## PASSAGE SHOWN
Scott,
A couple of key points to consider for the benefit of both the public and the
city:
1. Noise from large industrial or commercial equipment can be as tough to
predict and mitigate as consumer devices.
2. Noise from Part 15 anf 18 compliant devices can raise the overall noise
floor and impact spectrum through 900 MHz and beyond.
3. Public safety, cellular, landmobile radio and Amateur Radio can all have
their effective coverage reduced, which endangers, or least inconveniences the
public and officials while also driving up costs related to overcoming or
mitigating the noise.
4. AM, FM and TV broadcast reception is also impacted, which is a further
inconvenience and safety issue.
5. All of these can be subtle, but it is when systems are challenged to
perform at their limits, they don't need additional issues with noise.
Your point about integration testing should be in your acceptance plan.
Getting solid before and after data is going to be key. The additional
challenge is that there is so much in the way of noise sources in the existing
RF ecosystem, that you may have trouble getting a solid, but relatively quiet
baseline.
One idea is to measure similar sites when they are online and offline as the
basis of comparison. Getting to a station during an offline or maintenance
period may be tough, but you may be able to measure the system as it cycles on
and off under load as a baseline.
The use of an R&S PR-100 will reveal things not normally seen with standard
spectrum analyzers. For low frequency stuff, Radar Engineers has some
interesting tools that you might want to investigate.
Finally, the Part 15 and 18 regulations and standards are set up to eliminate
the most egregious devices from going directly from the production line to the
field and their standards are generally weak and device-oriented instead of
being system-oriented. Even with those standards, but even with them there are
plenty of.non-compliant, or marginally compliant devices generating RF noisE
and causing issues.
There is nothing preventing you as the customer from specifying a higher
performance objective than what is defined in the FCC regulations and the
standards they reference. Put the higher quality requirements in your RFP/RFQ.
I'm not sure where I would start, but perhaps somewhere in the 20-30 dB better
than what the regulations and standards require would be a good starting point,
as you want to protect the public from these aspects of RF emissions.
Systems need to be checked as a whole and re-checked as part of annual
maintenance. You might consider putting that in your RFP/RFQ as well.
Vy 73,
Gordon Beattie, W2TTT
201.314.6964
Sent from AT&T Mail on Android
From:"nm8rmedic via RFI" <rfi@contesting.com>
Date:Tue, Jul 12, 2016 at 11:56
Subject:[RFI] Wiring practices to minimize emissions
There are a couple participants on this board who have direct experience with
industrial wiring practices that minimize radiated EMI emissions.
I am a city manager and have the opportunity to discuss with a major
manufacturer the wiring design of a large sewage lift station they are building
for us, to minimize EMI emissions.
They tell me that while the individual components meet Part 15 and Part 18,
they have never tested the package as a whole.
I would appreciate some input from the group on talking points. This could
also be the chance to influence wiring design for many of this manufacturer's
lift station packages.
Scott
NM8R
and want to maximize the opportunity when I speak with the engineers.

## TO DO
In the email exchange, what is the manufacturer building for the city? The records come from a different source than the email exchange.

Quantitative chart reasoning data

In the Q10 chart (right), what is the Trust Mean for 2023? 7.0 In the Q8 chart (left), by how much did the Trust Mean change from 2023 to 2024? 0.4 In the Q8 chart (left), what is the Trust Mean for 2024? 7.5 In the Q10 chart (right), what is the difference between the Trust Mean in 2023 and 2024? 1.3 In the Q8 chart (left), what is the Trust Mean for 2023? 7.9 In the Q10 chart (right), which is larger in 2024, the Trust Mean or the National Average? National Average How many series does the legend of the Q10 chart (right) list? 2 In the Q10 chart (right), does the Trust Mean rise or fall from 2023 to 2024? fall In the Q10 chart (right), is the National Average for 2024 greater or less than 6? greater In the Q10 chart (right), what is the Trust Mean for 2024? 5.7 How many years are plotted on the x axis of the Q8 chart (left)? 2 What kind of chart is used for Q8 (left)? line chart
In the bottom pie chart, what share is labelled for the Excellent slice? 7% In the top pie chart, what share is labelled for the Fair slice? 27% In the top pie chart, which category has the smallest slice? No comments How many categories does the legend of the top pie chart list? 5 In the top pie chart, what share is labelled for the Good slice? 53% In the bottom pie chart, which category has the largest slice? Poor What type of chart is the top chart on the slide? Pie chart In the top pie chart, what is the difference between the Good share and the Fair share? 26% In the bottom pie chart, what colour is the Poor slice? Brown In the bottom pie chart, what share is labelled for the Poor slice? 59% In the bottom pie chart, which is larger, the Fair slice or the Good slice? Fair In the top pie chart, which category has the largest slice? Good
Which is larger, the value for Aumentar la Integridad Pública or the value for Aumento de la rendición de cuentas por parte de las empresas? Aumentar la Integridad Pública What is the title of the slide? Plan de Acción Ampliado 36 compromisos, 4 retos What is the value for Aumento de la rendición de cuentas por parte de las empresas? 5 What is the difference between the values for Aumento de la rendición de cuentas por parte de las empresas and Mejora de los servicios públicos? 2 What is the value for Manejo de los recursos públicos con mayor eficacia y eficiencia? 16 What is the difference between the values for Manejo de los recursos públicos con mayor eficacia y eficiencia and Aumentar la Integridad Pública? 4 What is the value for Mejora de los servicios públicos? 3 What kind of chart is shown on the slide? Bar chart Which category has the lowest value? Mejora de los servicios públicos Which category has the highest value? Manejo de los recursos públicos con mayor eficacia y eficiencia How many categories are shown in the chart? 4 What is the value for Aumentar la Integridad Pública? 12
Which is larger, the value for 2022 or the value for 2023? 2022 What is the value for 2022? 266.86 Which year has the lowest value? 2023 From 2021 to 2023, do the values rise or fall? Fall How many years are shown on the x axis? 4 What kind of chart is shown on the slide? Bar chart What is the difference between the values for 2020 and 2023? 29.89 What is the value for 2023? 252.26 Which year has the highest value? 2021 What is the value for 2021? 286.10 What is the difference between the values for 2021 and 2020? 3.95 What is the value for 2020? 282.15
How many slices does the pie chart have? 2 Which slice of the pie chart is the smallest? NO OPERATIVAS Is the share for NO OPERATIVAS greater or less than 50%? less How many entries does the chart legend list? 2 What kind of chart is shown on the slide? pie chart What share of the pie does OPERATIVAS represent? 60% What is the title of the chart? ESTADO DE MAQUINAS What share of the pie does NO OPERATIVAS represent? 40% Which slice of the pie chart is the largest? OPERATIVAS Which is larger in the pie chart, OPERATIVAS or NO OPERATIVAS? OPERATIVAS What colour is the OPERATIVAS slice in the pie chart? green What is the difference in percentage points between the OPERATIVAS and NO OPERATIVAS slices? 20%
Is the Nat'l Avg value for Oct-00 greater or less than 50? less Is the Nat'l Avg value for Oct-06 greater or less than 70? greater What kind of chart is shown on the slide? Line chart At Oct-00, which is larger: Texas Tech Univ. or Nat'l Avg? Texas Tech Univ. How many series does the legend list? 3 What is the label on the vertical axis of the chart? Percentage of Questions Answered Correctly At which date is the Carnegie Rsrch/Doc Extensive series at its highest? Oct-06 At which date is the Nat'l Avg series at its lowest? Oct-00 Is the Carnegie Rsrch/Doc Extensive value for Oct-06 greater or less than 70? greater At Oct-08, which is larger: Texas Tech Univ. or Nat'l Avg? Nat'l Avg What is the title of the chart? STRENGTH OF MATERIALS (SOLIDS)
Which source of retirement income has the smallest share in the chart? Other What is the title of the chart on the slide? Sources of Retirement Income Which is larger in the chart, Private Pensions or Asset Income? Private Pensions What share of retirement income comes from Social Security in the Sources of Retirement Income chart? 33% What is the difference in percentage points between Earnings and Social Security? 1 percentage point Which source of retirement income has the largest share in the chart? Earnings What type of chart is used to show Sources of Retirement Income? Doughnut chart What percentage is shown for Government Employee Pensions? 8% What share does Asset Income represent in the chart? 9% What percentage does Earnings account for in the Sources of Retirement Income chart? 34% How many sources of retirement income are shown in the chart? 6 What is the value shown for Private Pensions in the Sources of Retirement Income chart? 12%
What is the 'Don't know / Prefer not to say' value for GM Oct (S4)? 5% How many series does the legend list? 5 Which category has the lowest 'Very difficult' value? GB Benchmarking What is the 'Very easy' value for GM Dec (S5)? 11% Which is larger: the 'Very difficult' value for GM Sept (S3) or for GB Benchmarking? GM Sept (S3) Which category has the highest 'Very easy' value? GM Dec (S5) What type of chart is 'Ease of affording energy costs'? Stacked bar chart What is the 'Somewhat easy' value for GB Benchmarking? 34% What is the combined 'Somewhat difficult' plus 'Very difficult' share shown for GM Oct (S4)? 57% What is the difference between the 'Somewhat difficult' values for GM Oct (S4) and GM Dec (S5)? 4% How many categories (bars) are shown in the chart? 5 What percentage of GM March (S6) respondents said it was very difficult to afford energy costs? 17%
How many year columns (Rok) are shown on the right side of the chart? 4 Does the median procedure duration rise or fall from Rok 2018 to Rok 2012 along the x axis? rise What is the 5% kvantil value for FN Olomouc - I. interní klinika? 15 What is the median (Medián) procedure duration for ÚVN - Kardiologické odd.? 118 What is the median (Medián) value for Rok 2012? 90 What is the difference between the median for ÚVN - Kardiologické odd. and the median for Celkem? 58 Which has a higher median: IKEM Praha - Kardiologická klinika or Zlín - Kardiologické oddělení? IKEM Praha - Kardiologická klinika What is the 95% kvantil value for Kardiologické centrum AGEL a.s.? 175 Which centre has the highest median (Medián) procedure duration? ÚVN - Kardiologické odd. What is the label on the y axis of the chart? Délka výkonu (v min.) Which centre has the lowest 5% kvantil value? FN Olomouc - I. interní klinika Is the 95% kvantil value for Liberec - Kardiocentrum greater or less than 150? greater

## THE ANSWER
A large sewage lift station.